Apply A Consistent Rubric to New Ideas At Your Firm
Q: How do you create a culture where criticism is less personal and more productive
Bendor: One approach is to a rubric–which is a set of criteria or dimension regarding technical possibility, regarding market potential and so on, that any new idea has to be scored on. This makes the criticism less of a personal matter. I could have come up with a new idea that’s promising on four of the six dimensions, but I didn’t consider dimensions five and six, so my design is deficient on those.
This often happens when you are designing new alternatives because it’s hard keeping a large set of evaluation criteria in mind. In one case a designer just forgot dimensions four and six, so the project idea was not very good on those two dimensions.
Let’s suppose that the design could be fixed in dimension four with elaboration–almost all new ideas require elaboration–but on dimension six not so much. The rubric of the six dimensions has shifted the design process away from ego and personality and toward the nature of the problem itself. Now temperatures stay cool and you can focus on what needs to be done.
Constructive Criticism
Q: How does good criticism advance innovation?
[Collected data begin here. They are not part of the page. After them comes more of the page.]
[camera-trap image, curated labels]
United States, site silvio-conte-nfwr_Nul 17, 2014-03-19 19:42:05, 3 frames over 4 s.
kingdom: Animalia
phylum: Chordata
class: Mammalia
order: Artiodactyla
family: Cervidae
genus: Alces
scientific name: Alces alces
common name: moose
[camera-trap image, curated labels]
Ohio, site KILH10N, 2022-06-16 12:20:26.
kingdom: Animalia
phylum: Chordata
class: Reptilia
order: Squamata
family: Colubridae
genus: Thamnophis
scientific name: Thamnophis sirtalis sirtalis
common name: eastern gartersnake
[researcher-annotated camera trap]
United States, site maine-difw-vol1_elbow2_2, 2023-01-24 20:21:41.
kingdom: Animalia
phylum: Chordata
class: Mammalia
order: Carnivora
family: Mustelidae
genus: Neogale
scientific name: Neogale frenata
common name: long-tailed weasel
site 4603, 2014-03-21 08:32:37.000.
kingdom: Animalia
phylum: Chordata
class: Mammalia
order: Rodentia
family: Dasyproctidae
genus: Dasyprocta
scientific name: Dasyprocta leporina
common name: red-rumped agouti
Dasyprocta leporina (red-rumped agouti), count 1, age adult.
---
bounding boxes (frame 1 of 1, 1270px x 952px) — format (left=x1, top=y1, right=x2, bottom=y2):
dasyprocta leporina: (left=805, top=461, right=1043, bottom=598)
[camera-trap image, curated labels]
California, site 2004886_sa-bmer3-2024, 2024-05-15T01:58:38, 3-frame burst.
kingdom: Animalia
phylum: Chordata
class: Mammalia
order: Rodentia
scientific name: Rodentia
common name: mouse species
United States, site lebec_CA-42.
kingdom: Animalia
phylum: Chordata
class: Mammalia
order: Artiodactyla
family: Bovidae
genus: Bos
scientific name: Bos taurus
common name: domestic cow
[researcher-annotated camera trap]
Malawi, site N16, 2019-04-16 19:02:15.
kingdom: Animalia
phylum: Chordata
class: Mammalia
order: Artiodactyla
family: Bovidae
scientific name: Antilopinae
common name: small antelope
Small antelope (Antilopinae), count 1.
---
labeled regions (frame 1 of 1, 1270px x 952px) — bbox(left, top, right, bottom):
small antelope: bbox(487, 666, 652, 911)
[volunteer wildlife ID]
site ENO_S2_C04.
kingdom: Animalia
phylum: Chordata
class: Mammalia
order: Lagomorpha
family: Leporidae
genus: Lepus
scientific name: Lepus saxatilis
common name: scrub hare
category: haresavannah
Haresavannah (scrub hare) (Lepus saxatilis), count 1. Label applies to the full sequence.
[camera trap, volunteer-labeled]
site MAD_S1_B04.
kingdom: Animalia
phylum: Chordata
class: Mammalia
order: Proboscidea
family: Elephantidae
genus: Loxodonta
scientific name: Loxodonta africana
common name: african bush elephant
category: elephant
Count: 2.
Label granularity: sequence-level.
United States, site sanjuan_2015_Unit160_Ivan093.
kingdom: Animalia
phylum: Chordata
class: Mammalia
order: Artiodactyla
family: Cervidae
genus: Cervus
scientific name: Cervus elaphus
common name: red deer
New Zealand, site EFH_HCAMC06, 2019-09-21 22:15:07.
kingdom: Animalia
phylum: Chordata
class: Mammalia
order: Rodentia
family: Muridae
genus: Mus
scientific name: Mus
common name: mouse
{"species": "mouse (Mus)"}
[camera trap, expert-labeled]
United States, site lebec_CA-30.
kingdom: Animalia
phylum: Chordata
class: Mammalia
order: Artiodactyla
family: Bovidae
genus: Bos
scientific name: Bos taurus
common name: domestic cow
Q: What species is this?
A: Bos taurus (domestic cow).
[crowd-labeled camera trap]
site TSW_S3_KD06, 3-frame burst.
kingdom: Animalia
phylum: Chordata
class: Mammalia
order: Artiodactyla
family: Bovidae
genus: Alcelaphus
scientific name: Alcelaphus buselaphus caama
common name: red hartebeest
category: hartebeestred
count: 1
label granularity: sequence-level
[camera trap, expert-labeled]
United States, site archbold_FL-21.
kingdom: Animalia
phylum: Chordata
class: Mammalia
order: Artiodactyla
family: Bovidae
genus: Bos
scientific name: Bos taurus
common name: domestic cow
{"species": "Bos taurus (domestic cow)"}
Bendor: The good criticism will help the problem solver figure out why they’re stalled and what they can do about it. A global criticism of, “This is no good” doesn’t actually provide directive feedback so that the designer does not understand what needs to be fixed or have any suggestions to incorporate into the next iteration of the design. Of course sometimes an organization can be under a lot of time or competitive pressure and they simply need to pull the plug on the idea: in that context good feedback is fairly blunt.
Smart Leaders Know Anyone Is Fallible–Even Themselves
Q: What happens when a leader is isolated from criticism?
Bendor: It doesn’t matter how high up you are: everybody in the organization is fallible and should be subject to the authority of evidence. Smart leaders know how to create organizations that protect themselves from themselves. They minimize status differences so that, for example, everyone eats in the same cafeteria and has similar offices because it’s those status differences discourage employees from bringing evidence of problems. If the leader doesn’t create the kind of organization that will correct anyone’s errors, they could lead the firm right over a cliff.